** Opening Given data block **

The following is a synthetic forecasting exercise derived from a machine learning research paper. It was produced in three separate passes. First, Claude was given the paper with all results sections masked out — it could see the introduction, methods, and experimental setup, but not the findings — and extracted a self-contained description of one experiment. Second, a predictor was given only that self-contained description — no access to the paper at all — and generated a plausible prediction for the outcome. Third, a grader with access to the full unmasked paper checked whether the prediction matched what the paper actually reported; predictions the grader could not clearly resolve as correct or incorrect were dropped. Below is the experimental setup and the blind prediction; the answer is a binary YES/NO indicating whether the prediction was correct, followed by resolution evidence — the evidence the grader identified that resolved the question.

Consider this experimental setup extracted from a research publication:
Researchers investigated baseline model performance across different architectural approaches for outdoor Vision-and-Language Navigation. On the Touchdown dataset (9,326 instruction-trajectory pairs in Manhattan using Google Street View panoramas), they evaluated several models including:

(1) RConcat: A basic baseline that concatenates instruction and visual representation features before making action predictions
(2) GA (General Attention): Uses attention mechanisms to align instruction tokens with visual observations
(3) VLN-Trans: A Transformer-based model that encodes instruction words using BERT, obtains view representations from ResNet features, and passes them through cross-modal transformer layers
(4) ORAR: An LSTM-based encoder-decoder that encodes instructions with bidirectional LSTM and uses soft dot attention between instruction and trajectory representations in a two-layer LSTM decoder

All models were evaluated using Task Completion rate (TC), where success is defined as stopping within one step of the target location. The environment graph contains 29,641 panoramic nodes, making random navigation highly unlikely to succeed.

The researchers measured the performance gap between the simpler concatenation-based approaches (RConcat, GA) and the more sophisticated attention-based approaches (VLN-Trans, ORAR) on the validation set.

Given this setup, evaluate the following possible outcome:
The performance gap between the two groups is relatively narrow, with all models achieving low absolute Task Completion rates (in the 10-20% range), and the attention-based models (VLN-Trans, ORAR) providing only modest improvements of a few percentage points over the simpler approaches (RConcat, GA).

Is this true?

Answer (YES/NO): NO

** Closing Given data block **
** Opening Given data block **

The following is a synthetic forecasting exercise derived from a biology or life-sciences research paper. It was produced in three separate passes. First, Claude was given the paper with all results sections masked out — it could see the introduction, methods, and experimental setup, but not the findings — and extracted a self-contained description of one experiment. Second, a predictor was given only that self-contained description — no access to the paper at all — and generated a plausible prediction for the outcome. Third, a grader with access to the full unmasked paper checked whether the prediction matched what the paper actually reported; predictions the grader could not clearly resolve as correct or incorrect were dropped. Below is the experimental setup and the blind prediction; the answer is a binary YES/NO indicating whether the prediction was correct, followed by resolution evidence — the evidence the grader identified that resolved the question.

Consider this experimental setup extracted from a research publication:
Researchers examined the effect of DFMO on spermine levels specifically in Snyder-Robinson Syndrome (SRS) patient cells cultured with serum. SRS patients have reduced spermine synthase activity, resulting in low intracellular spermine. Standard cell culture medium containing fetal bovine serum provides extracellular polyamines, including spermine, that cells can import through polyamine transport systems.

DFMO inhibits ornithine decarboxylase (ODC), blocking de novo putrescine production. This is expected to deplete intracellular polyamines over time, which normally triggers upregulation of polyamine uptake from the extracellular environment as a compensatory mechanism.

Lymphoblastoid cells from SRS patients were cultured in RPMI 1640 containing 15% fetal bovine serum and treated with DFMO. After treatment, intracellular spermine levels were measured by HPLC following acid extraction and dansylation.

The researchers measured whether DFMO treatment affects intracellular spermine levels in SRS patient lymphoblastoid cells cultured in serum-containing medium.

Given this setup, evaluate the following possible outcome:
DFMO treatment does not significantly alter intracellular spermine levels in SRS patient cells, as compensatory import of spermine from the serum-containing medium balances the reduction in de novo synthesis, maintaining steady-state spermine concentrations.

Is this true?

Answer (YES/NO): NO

** Closing Given data block **

* **The problem**: Take the entries above and return only the lines from the one with "(1) RConcat: A" to the one with "All models were", both included, unchanged.

* **The completed task**:
(1) RConcat: A basic baseline that concatenates instruction and visual representation features before making action predictions
(2) GA (General Attention): Uses attention mechanisms to align instruction tokens with visual observations
(3) VLN-Trans: A Transformer-based model that encodes instruction words using BERT, obtains view representations from ResNet features, and passes them through cross-modal transformer layers
(4) ORAR: An LSTM-based encoder-decoder that encodes instructions with bidirectional LSTM and uses soft dot attention between instruction and trajectory representations in a two-layer LSTM decoder

All models were evaluated using Task Completion rate (TC), where success is defined as stopping within one step of the target location. The environment graph contains 29,641 panoramic nodes, making random navigation highly unlikely to succeed.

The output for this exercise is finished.